Three shots at Gagosian are exclusive to the gallery. One is of the band (sans Paul) waiting backstage at their 1963 The Beatles Christmas Show. Another is a shot of Ringo at Miami’s Deauville Hotel rehearsing for the band’s second appearance on The Ed Sullivan Show. An accidental light leak casts an amber mist over the drummer. A third is taken from their hotel room, a color shot looking down at the beach where fans wrote in the sand: “Bring Ringo + Paul. I love Paul.”

The images of adoring fans, cops, reporters and photographers all craning to get a look are captured in a frenetic, spontaneous manner that reflects a verité style popular in European cinema at the time. They also show some kinship with The Americans, Robert Frank’s seminal 1958 book of street photography.

“A lot of that was the secret behind The Beatles, we didn’t think things out too much. We were really spontaneous,” McCartney tells Chuang about his photographic style.
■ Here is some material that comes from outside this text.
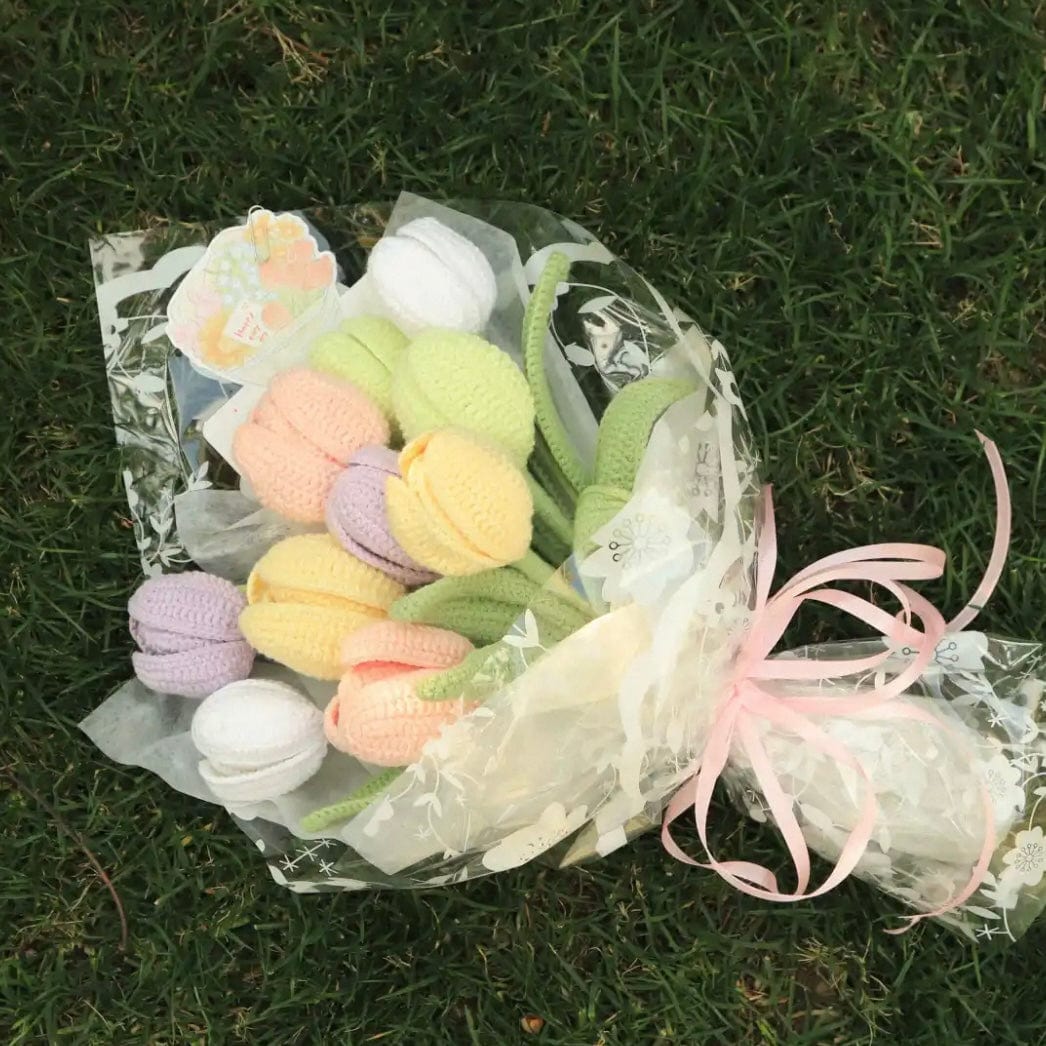 LayAura HANDMADE CROCHET FLOWER BOUQUET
The Fab Four were familiar with U.S. culture through film but mainly through music and more specifically rockers like Elvis Presley and Buddy Holly (“The Beatles” combines Holly’s band, “The Crickets” and the Beat poets). They were moved by the blues and the Memphis sound especially. Their tours landed amidst the Civil Rights Movement, and the band refused to play before segregated audiences and denounced racism in interviews.

Less than twenty years after World War II, as seen from the U.K., the U.S. was a place of boundless possibility. “It was hard for us to believe that America, which had always been for us ‘the land of the free,’ failed to be free for so many different people,” McCartney writes in his forward to the “Eyes of the Storm” catalog.
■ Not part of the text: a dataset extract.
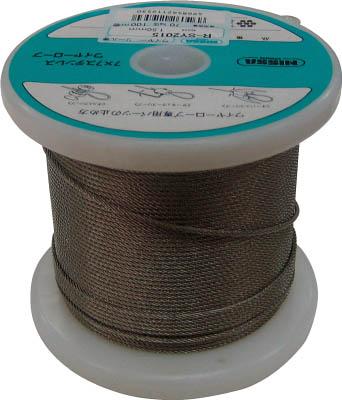 ニッサチェイン ステンレスワイヤーロープ 3．0ｍｍ×100ｍ【TSY-30-100】(建築金物・工場用間仕切り・ワイヤロープ)【送料無料】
While in Paris, they were composing songs for A Hard Day’s Night, their first film that would begin shooting in April. They continued to tour throughout 1964, returning to the U.S. and playing the Hollywood Bowl in the autumn and Shea Stadium the following year. But by the time they needed an armored car to get to San Francisco’s Candlestick Park in 1966, they had had enough of touring. As a studio band, they continued to grow in popularity, but each led separate lives, not appearing live again until their 1969 concert atop Apple Records in London.
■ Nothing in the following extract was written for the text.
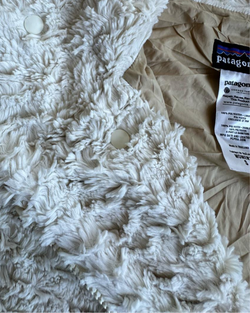 Chaqueta Polar Patagonia Los Pelage Mujer Blanco S - Segunda Mano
A few months later, McCartney married photographer Linda Eastman and Lennon, Yoko Ono. Within a year, The Beatles were no more.

“He remembers a lot,” Chuang says of the 82-year-old McCartney. “Especially toward the end, it was a bittersweet history, the way they broke up, the infighting about money and all that stuff, creative rights. And then each going their separate ways, and John being assassinated. When Paul went solo, he didn’t play a Beatles song for decades. He needed to establish himself outside of his identity as a Beatle. It was only not too long ago that his repertoire became mostly Beatles. This project and the ‘Get Back’ documentary brought him back to fully embracing his legacy with the band.”

In his forward, McCartney recalls the dizziness of those days. “To look at the strength, to look at the love and the wonder of what we went through that’s captured in these photographs is the whole thing,” he writes. “It’s what makes life great.”

Rearview Mirror: Photographs, December 1963–February 1964” is at Gagosian in Beverly Hills through June 21, 2025.